The dataset covers two paper targets — Discussion Intensity
(
data/events/<event_name>_<granularity>/
├── comment_count.csv # DI, raw (NaN for empty bins)
├── comment_count_normalized.csv # DI, per-event z-score (NaN preserved)
├── sentiment_polarity.csv # SP, raw
├── sentiment_polarity_normalized.csv # SP, per-event z-score
├── normalization.json # train-split-only statistics
└── text_view.jsonl # per-bin top-3 main + earliest-2 replies (post-IDs)
data/events/<event_name>/
├── edges.jsonl # reply / repost edges (post-IDs, ISO times)
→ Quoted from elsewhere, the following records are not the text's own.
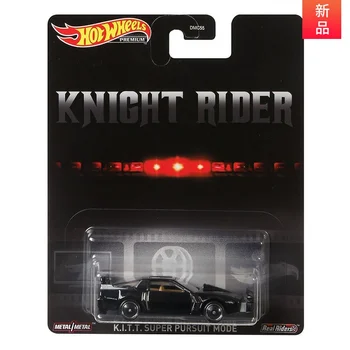 HOT WHEELS 1:64 Mașină K. I. T. T. K Noaptea Rider Clasic Animat Versiune de Film Knight Rider Colector Masina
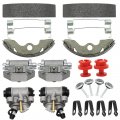 M Mati Front Brake Wheel Cylinders Shoes Adjusters Kit For Honda Fourtrax 300 2x4 Trx300 1988 1989 1990 1991 1992 45350-hc4-006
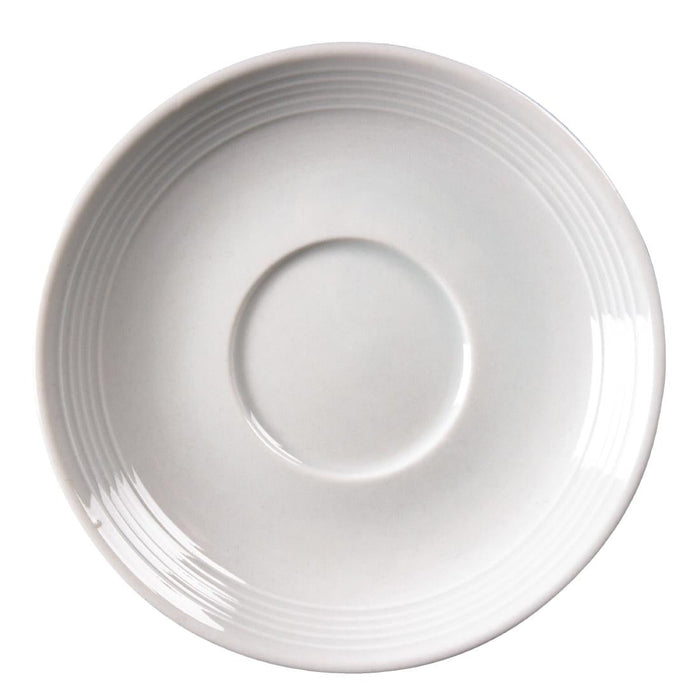 Olympia Linear Stacking Saucers White 60mm (12 Pack) Olympia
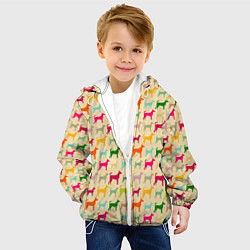 Куртка с капюшоном детская Собаки Разноцветные, цвет: 3D-белый — фото 2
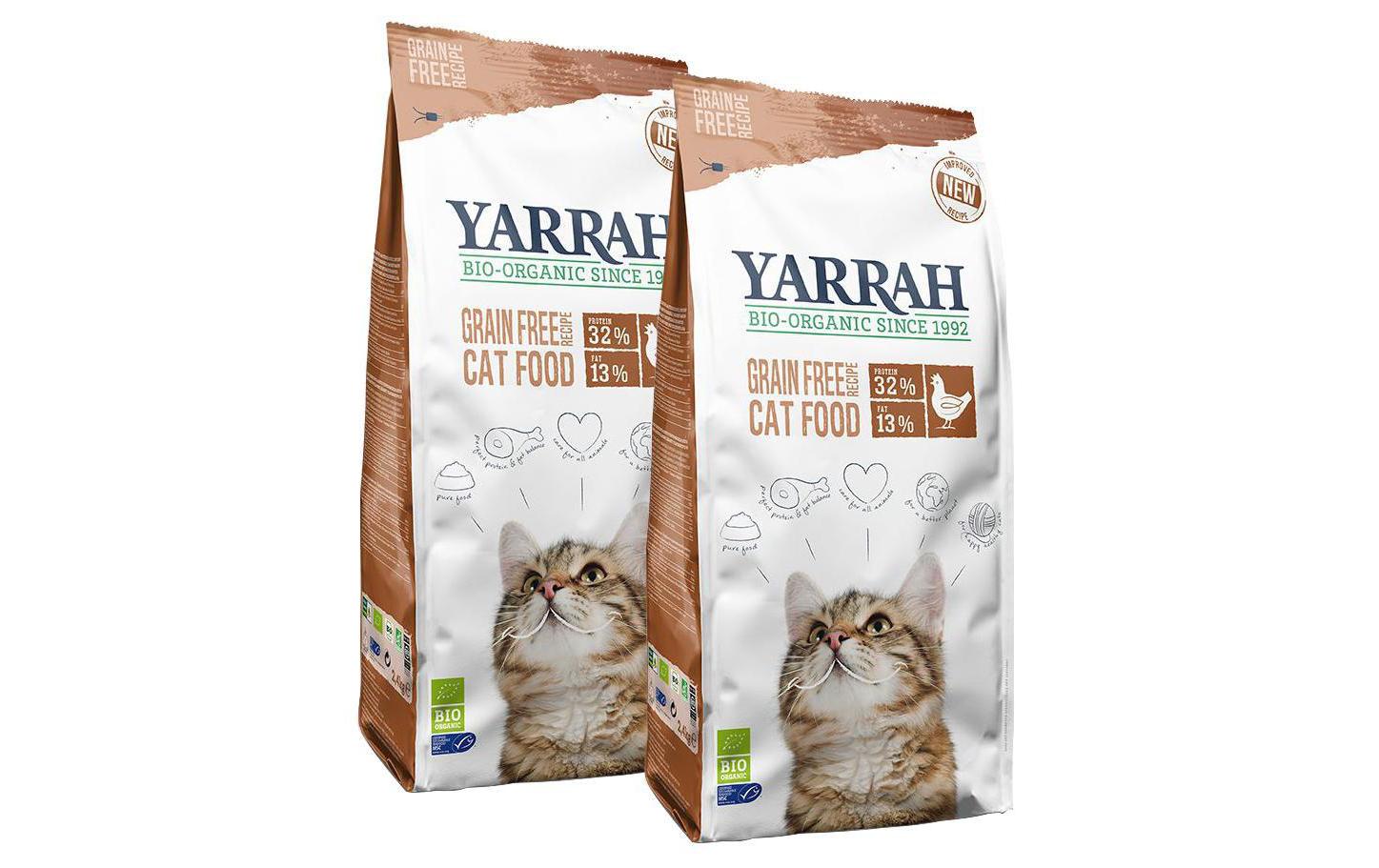 Yarrah Bio-Trockenfutter Grainfree 2 x 2.4 kg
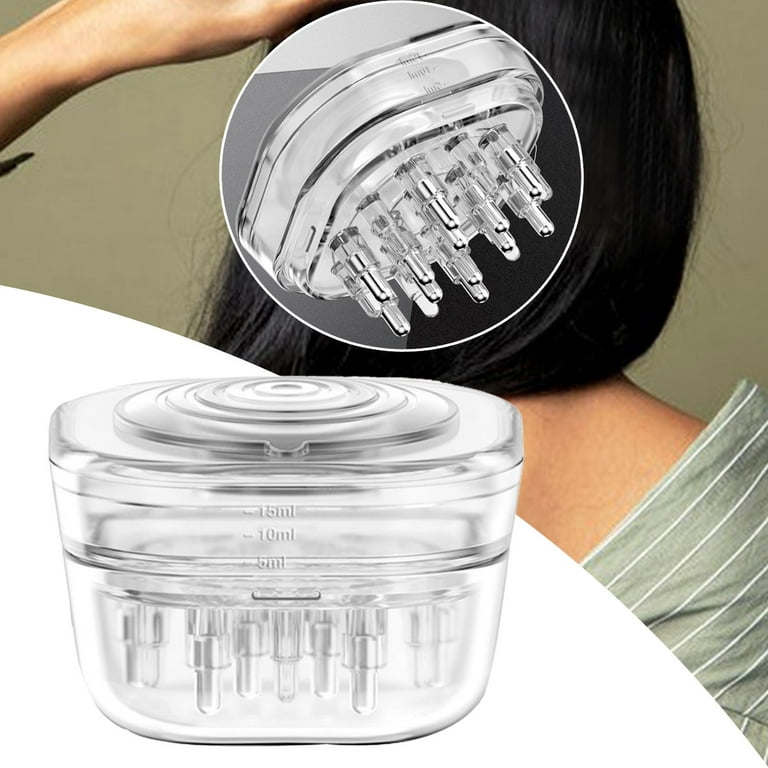 Scalp Applicator Comb, Hair Applicator for Essential Oil Hair Oil , White 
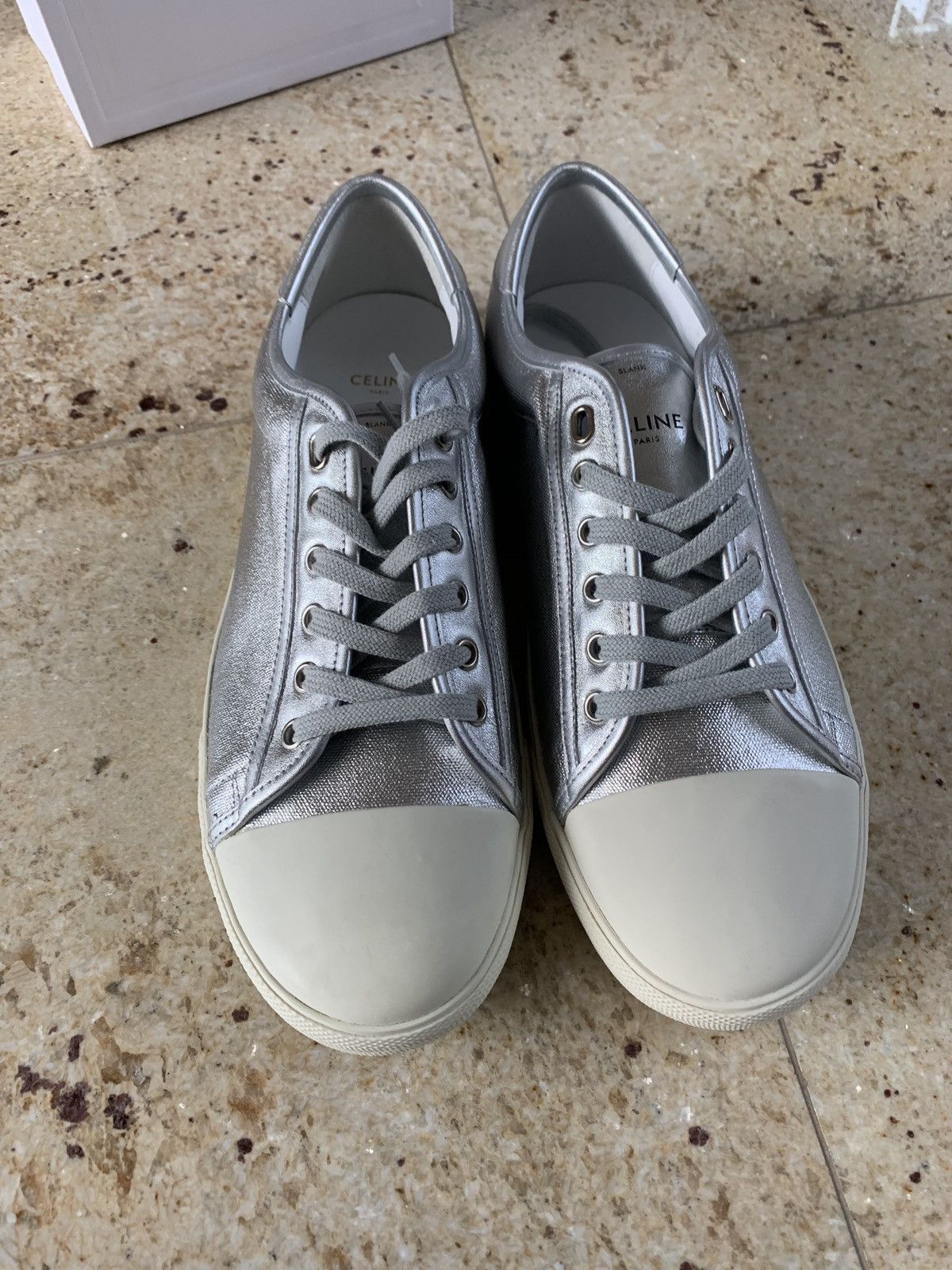 Celine Blank Silver Low Top Size US 10 / EU 43 - 5 Thumbnail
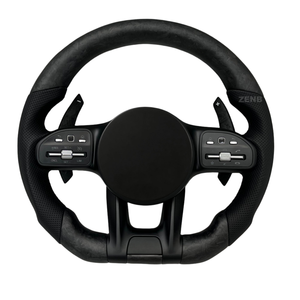 Volante de Fibra de Carbono Negro Forjado, Accesorios Interiores para Automóviles Mercedes-Benz W204 W205 W212 W214 W215 AMG CLE - Product Image 3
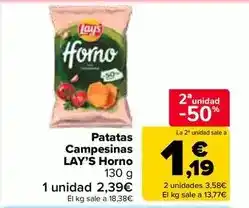 Carrefour Market Lay's - patatas campesinas horno oferta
└── post_id_lookup.jsonl # post_id -> (platform, url) for hydration
Bins with zero observed posts are encoded as NaN. The benchmark
loader performs split-internal forward fill followed by backward fill
within each chronological 70 / 10 / 20 segment, so no imputation
reference crosses a split boundary. Field-level documentation lives
in schema/.
The release covers 67 events at 6H, 64 events at 12H, and 55
events at 1D. The full event registry is
data/events/event_metadata.json, also exposed programmatically
through event_config.py.
pip install -r requirements.txt
# Inspect the registry
python -c "from event_config import get_real_events; print(len(get_real_events()))"
# 67
# Load a granularity into the standard pooled train / val / test loaders
python -c "
from benchmark.data_loader import create_dataloaders
train, val, test, meta = create_dataloaders(
data_dir='data/events', interval='1D',
variable='sentiment_polarity', seq_len=14, pred_len=7,
)
print('events:', len(meta['event_names']),
'train/val/test windows:', len(train.dataset), len(val.dataset), len(test.dataset))
".
├── README.md
├── LICENSE MIT for code; CC BY 4.0 for author-created data
├── DATASHEET.md Datasheet excerpt
├── CHANGELOG.md
├── requirements.txt
├── event_config.py EventConfig dataclass + 67-event registry loader
├── common/ Shared schemas, IO and time utilities
├── benchmark/
│ ├── data_loader.py Per-event dataloader with split-internal imputation
│ ├── train.py Generic training loop
│ ├── evaluate.py MAE / MSE / MAE_reply(k%) metrics
│ ├── mae_reply_utils.py Reply-ratio computation from edges.jsonl
│ └── cma/ CMA reference probe
│ ├── dataset.py
│ ├── blocks.py
│ └── run_cma.py
├── schema/ Field-level documentation
├── references/
│ ├── README.md Pointers to upstream baseline repositories
│ └── code/MM-TSFlib-main/ Vendored MM-TSFlib backbone (MIT)
└── data/
├── events/ Per-event released artifacts
└── synthetic_examples/ Two synthetic mini-events demonstrating the schema
See LICENSE. Code is MIT; author-created derivative data under
data/ is CC BY 4.0.
A BibTeX entry will be added at camera-ready time.